*Records shown*
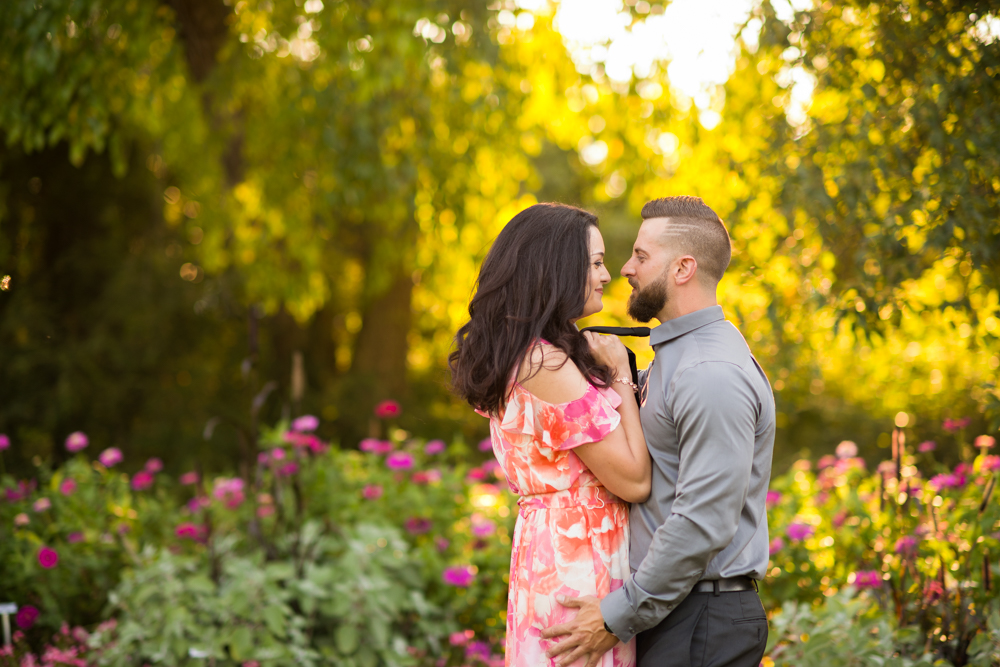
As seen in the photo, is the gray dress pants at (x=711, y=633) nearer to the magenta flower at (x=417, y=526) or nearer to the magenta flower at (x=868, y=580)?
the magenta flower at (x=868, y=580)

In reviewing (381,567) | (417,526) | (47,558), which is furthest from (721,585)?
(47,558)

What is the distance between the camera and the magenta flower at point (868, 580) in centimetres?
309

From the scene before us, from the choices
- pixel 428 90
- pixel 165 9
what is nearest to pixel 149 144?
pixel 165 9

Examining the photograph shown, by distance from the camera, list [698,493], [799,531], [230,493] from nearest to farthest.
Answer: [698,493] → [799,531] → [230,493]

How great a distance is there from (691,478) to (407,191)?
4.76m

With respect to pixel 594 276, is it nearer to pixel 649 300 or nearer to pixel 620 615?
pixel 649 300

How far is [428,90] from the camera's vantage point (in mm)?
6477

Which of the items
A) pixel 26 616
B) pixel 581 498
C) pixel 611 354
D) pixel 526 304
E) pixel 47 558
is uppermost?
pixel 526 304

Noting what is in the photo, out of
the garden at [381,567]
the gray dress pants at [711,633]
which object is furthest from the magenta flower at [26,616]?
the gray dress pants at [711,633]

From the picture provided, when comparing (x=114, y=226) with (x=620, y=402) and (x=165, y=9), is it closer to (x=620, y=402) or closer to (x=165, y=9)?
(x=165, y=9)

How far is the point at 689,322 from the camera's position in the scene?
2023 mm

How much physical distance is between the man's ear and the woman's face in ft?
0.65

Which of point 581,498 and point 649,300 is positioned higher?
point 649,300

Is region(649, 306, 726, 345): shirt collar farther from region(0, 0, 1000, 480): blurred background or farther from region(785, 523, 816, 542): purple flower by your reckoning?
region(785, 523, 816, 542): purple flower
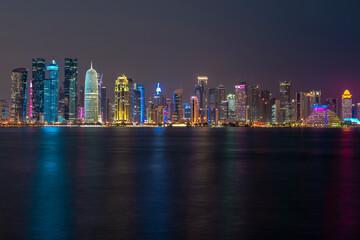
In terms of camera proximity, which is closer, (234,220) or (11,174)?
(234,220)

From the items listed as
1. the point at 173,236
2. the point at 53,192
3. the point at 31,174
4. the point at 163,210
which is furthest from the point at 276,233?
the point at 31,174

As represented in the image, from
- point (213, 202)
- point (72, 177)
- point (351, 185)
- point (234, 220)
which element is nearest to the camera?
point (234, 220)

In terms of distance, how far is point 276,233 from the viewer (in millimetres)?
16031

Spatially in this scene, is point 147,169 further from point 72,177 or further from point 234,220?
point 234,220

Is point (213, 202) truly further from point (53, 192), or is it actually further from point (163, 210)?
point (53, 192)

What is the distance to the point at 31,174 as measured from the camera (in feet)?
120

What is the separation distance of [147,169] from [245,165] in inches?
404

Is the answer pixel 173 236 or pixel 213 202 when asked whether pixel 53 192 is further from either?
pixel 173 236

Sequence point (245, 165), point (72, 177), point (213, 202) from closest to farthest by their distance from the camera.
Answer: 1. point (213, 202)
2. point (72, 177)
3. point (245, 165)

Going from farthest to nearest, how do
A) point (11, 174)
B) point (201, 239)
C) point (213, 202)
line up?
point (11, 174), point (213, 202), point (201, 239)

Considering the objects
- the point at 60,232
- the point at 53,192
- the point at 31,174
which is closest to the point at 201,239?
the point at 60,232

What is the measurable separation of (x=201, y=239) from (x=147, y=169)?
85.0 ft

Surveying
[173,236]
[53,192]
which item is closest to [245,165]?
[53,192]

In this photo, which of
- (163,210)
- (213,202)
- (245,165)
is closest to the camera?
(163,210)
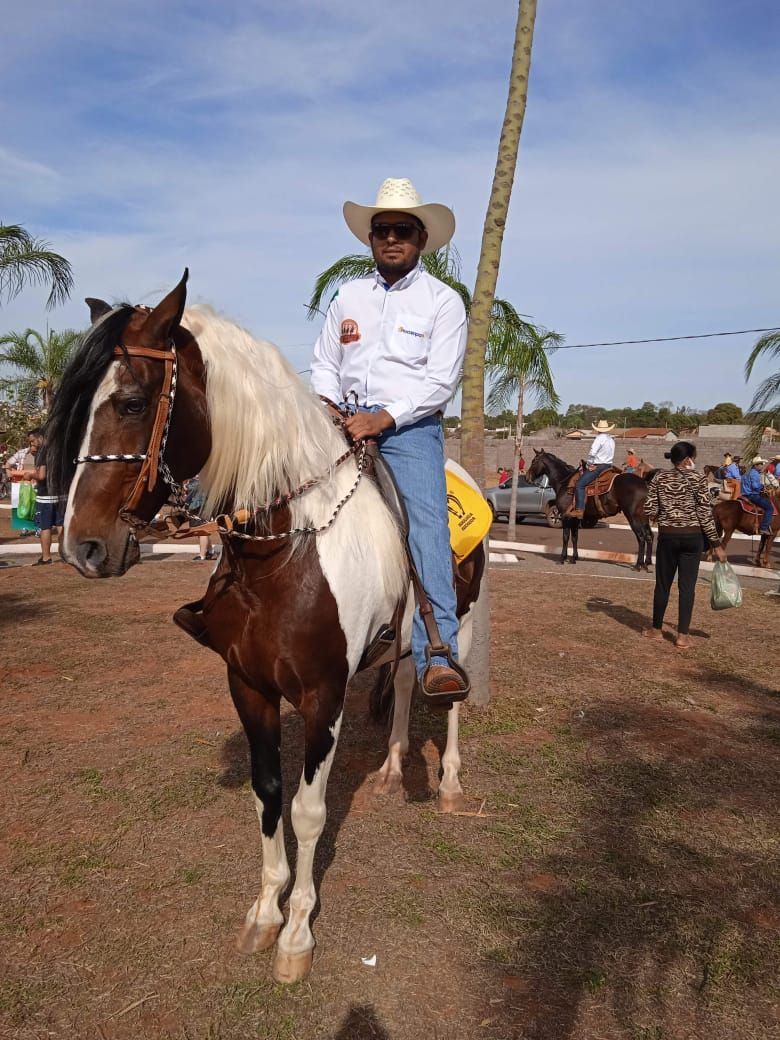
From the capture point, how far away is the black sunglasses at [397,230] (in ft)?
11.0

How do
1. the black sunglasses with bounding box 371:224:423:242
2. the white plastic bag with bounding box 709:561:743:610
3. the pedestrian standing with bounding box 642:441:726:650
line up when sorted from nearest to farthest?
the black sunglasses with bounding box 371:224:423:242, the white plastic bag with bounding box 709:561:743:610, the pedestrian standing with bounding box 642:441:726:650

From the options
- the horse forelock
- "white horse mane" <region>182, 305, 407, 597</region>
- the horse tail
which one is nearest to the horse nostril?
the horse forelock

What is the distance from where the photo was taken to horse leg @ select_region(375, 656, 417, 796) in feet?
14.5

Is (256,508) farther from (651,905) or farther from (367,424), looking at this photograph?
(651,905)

*Task directions*
Reproduce all of the entries above verbatim, leaving out the pictures.

*Solution for this exercise*
As seen in the photo, is the gray dress pants at (x=711, y=633) nearer to the magenta flower at (x=417, y=526) or nearer to the magenta flower at (x=868, y=580)?
the magenta flower at (x=868, y=580)

In reviewing (381,567) | (417,526) | (47,558), which is furthest from (721,585)?
(47,558)

What is the distance between the camera and the magenta flower at point (868, 580) in centimetres?
309

From the scene before us, from the choices
- pixel 428 90
- pixel 165 9
what is nearest to pixel 149 144?
pixel 165 9

Examining the photograph shown, by distance from the camera, list [698,493], [799,531], [230,493] from nearest to farthest.
Answer: [698,493] → [799,531] → [230,493]

How great a distance is there from (691,478) to (407,191)?
4.76m

With respect to pixel 594 276, is it nearer to pixel 649 300 or nearer to pixel 620 615?
pixel 649 300

How far is [428,90] from the camera's vantage point (in mm)?
6477

Which of the items
A) pixel 26 616
B) pixel 581 498
C) pixel 611 354
D) pixel 526 304
E) pixel 47 558
is uppermost?
pixel 526 304

Noting what is in the photo, out of
the garden at [381,567]
the gray dress pants at [711,633]
which object is furthest from the magenta flower at [26,616]?
the gray dress pants at [711,633]

From the picture provided, when comparing (x=114, y=226) with (x=620, y=402) and (x=165, y=9), is it closer to (x=620, y=402) or closer to (x=165, y=9)?
(x=165, y=9)

How far is the point at 689,322 from the camera's position in the scene?
2023 mm

How much physical distance is between the man's ear and the woman's face in ft?
0.65

Which of point 581,498 and point 649,300 is positioned higher?
point 649,300

Is region(649, 306, 726, 345): shirt collar farther from region(0, 0, 1000, 480): blurred background or farther from region(785, 523, 816, 542): purple flower by your reckoning?
region(785, 523, 816, 542): purple flower
In terms of camera proximity, which is closer, (234,220) or (11,174)?
(234,220)

From the items listed as
1. the point at 173,236
2. the point at 53,192
3. the point at 31,174
4. the point at 163,210
which is furthest from the point at 276,233?
the point at 31,174

As represented in the image, from
- point (213, 202)
- point (72, 177)
- point (351, 185)
- point (234, 220)
which element is nearest to the camera?
point (234, 220)

In terms of distance, how far is point 276,233 from the viewer (in millimetres)?
16031

Spatially in this scene, is point 147,169 further from point 72,177 or further from point 234,220?
point 234,220

Is point (213, 202) truly further from point (53, 192), or is it actually further from point (163, 210)?
point (53, 192)

What is the distance to the point at 31,174 as measured from the camera (in feet)?
120

What is the separation distance of [147,169] from [245,165] in inches?
404

Is the answer pixel 173 236 or pixel 213 202 when asked whether pixel 53 192 is further from either?
pixel 173 236

Sequence point (245, 165), point (72, 177), point (213, 202) from closest to farthest by their distance from the camera.
Answer: 1. point (213, 202)
2. point (72, 177)
3. point (245, 165)

Going from farthest to nearest, how do
A) point (11, 174)
B) point (201, 239)
C) point (213, 202)
line up?
point (11, 174), point (213, 202), point (201, 239)

Considering the objects
- the point at 60,232
- the point at 53,192
- the point at 31,174
which is closest to the point at 201,239?
the point at 60,232

What is the measurable separation of (x=201, y=239) from (x=147, y=169)?
85.0 ft

Surveying
[173,236]
[53,192]
which item is closest to [245,165]?
[53,192]

In this photo, which of
- (163,210)
- (213,202)
- (245,165)
is closest to the camera?
(163,210)
From the capture point, how far away is the black sunglasses at [397,230] (in ft)?
11.0

How do
1. the black sunglasses with bounding box 371:224:423:242
2. the white plastic bag with bounding box 709:561:743:610
3. the pedestrian standing with bounding box 642:441:726:650
line up when sorted from nearest to farthest?
the black sunglasses with bounding box 371:224:423:242, the white plastic bag with bounding box 709:561:743:610, the pedestrian standing with bounding box 642:441:726:650

From the options
- the horse forelock
- "white horse mane" <region>182, 305, 407, 597</region>
- the horse tail
which one is nearest to the horse nostril?
the horse forelock

What is the distance from where the photo was taken to horse leg @ select_region(375, 656, 417, 796) in feet?
14.5

Is (256,508) farther from (651,905) or farther from (367,424), looking at this photograph?
(651,905)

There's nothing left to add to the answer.